El horror nuestro de cada día (XXXVI)

ÁNIMA EN PENA


El horror nuestro de cada día (XXXVI)

La Crónica de Chihuahua
Enero de 2011, 00:07 am

Por Froilán Meza Rivera

Caminaba yo por la calle de La Victoria y aquella noche fui testigo de que, una vez que amainó el torrente de personas que van a comprar ahí, las luces de los comercios se empezaron a apagar. Las cortinas se corrían una a una, y poco a poco esta calle y las demás en el centro de la ciudad, se quedaban solamente con el alumbrado público, con las escasas luminarias que, a manera de antorchas, se encendían conforme pasaba el encargado, quien caminaba junto con el gendarme de este sector.

Quedaba sólo yo en las calles, porque me distraje mirando hacia la hermosa Luna llena, a la que en vano traté de sonsacar sus secretos y de desvelar los misterios que siempre supo que guardaba.

En ello me entretenía, cuando de reojo vi una figura que pasaba por la acera de enfrente. Bajé la vista del cielo a la tierra y pude darme cuenta de que se trataba de una delicada mujer que, a grandes pasos, se dirigía hacia la Plaza de Armas. Picado quedé de curiosidad, y me impuse investigar el destino de aquella belleza que se arriesgaba a andar sola en la noche por estas calles. Sabido es que nadie que no tenga negocios urgentes o pendientes inaplazables, se arriesga a caminar por aquí de noche, y menos siendo mujer.

¿Quién era aquella hermosa criatura, y qué hacía a esas horas y en esa calle?

Apuré el paso para alcanzar a dama tan bella, caminé largo rato y por más que me esforcé no pude ponerme a su alcance. De repente me di cuenta de que era la una de la mañana, y me desanimé por haber perdido mi tiempo en algo tan poco provechoso.

Tomé el rumbo hacia mi casa en la Alameda de Santa Rita, pero a los pocos pasos vi de nuevo a la misteriosa mujer, quien para mi desconcierto, esta vez pedía socorro con insistencia. Corrí hacia ella para defenderla del peligro en que estuviera, pero al llegar a donde según yo se encontraba, ya no vi a nadie. La dama había desaparecido.

Asombrado de tal prodigio, continué caminando en medio de un silencio que se me hizo sumamente sospechoso porque ni grillos ni ratones, ni la lechuza ni los lejanos pasos del sereno, nada se escuchaba.
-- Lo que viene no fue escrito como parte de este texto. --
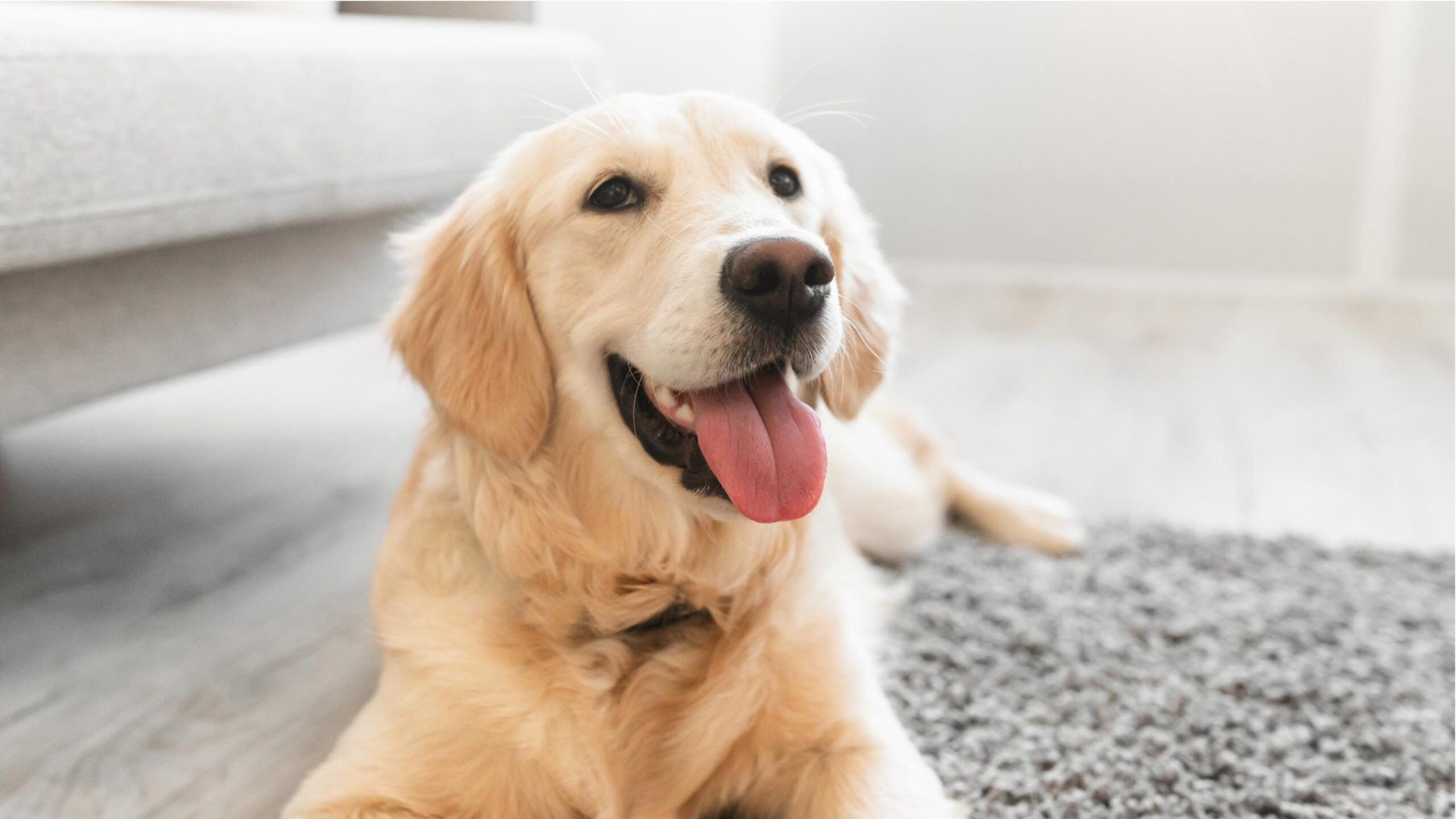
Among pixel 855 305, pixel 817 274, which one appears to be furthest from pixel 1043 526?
pixel 817 274

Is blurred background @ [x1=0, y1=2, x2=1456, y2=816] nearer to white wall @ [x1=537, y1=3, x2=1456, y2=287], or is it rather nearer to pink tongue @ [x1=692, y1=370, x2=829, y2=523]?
white wall @ [x1=537, y1=3, x2=1456, y2=287]

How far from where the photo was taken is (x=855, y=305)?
5.31ft

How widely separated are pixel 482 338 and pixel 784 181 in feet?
1.40

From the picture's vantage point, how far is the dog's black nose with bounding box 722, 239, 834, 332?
1227mm

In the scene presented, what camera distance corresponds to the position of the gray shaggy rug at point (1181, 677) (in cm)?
145

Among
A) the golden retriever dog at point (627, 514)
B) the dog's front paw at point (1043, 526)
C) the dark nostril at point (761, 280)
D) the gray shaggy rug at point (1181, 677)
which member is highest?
the dark nostril at point (761, 280)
Me entró un miedo que no pude controlar y me llegó, de lejos, el olor de una fuerte emanación de azufre.

Me pareció de repente que estaba yo sumergido en el fondo de una charca sucia. Me ahogaba, braceaba al caminar y me tambaleé varias veces, como si anduviera borracho.

Traté de apurar el paso.

En el callejón de atrás de la calle de Los Baños, ya cerca del arroyo, la bella mujer a quien hacía rato había perdido de vista, se me presentaba ahora ataviada con riquísimas sedas y relumbrantes joyas. Al verla detuve el paso, un poco calmado ya.

Le dije: “¿Es usted, señorita, quien hace unos instantes pedía socorro?

Ella se me aproximó y me dijo, sin rodeos: “Soy un alma en pena... en vida prometí a la Virgen cumplir con una manda, pero nunca lo hice, y ahora le pido a usted que me saque del laberinto de sombras en que me encuentro. Dígale a la Virgen que ya cumplí, por usted mediante, con comparecer ante ella, que en esta condición no me puedo acercar al templo”.

Así dijo, y cuando recobré el conocimiento, yo ya estaba en la cama de mi casa rodeado de mi madre, mi padre y mis hermanos, porque unos amigos me recogieron de la alameda en la mañana de aquella agitada noche.

Por supuesto que, en cuanto pude, me fui a postrar ante la madre del cielo para cumplir con mi encargo, no fuera a ser que aquellas apariciones de espanto se convirtieran en costumbre.